● SHORT PROBLEM A:
Transcribe the passage on production optimization from "When companies look" to "product introduction (NPI)".
● SHORT PROBLEM B:
In the passage on production optimization, list every business driver in the bulleted list that begins with the word "Reduce."
● SHORT PROBLEM C:
Supply the next part of the passage on production optimization, picking up after its final sentence.

● READING TEXT:
When companies look to optimize production, business drivers vary dramatically depending on industry, product, and organization. Typical drivers (not a complete list) include the following:
* Lower production costs
* Increase throughput
* Increase product quality
* Decrease rework
* Reduce waste, material, and human resources
* Decrease time to volume on a new product introduction (NPI)
* Decrease time to theoretical yield and cycle time on an NPI
* Reduce inventory and work in process
* Reduce regulatory reporting costs with electronic history records
* Decrease in-line setup for new product runs a Increase equipment utilization
Vendor solutions for plant optimization traditionally break down into one of the following:
Lean manufacturing techniques (lean): This vendor group uses a systematic approach, based on optimizing human and production workflow practices. Lean vendors base product flow entirely on the direct pull of customer demand, using process and organizational change to eliminate non-value-add activities, from production through continuous improvement.

● STORED DATA:
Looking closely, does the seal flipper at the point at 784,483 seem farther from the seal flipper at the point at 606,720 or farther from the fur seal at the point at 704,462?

● EXERCISE RESPONSE A:
When companies look to optimize production, business drivers vary dramatically depending on industry, product, and organization. Typical drivers (not a complete list) include the following:
* Lower production costs
* Increase throughput
* Increase product quality
* Decrease rework
* Reduce waste, material, and human resources
* Decrease time to volume on a new product introduction (NPI)

● EXERCISE RESPONSE B:
- Reduce waste, material, and human resources
- Reduce inventory and work in process
- Reduce regulatory reporting costs with electronic history records

● EXERCISE RESPONSE C:
Computer-based manufacturing execution systems (MESs): This vendor group characterizes and optimizes production by applying the Theory of Constraints through various product control database applications that execute and validate workflow business rules. Subsequent product data collections (genealogy) and analyses optimize workflow and increase productivity efficiency.
During the past 20 years, each of these vendor groups has viewed the other as competition and/or unnecessary. For example, lean vendors see no value in adding MES computer-based work order tracking systems to produce. MES vendors, meanwhile, believe lean techniques are too slow and ineffective-unable to optimize a plant's continually changing environment.
While both approsches use metrics and quantitive analysis, MES technologies contend lean vendor techniques are not able to understand and collect highquantity transactional data needed to optimize new product and process changes. Nor can lean techniques handle scaling or misaligned schedule, capacity, inventory, and maintenance, MES vendors say.
MES vendors also view their solution...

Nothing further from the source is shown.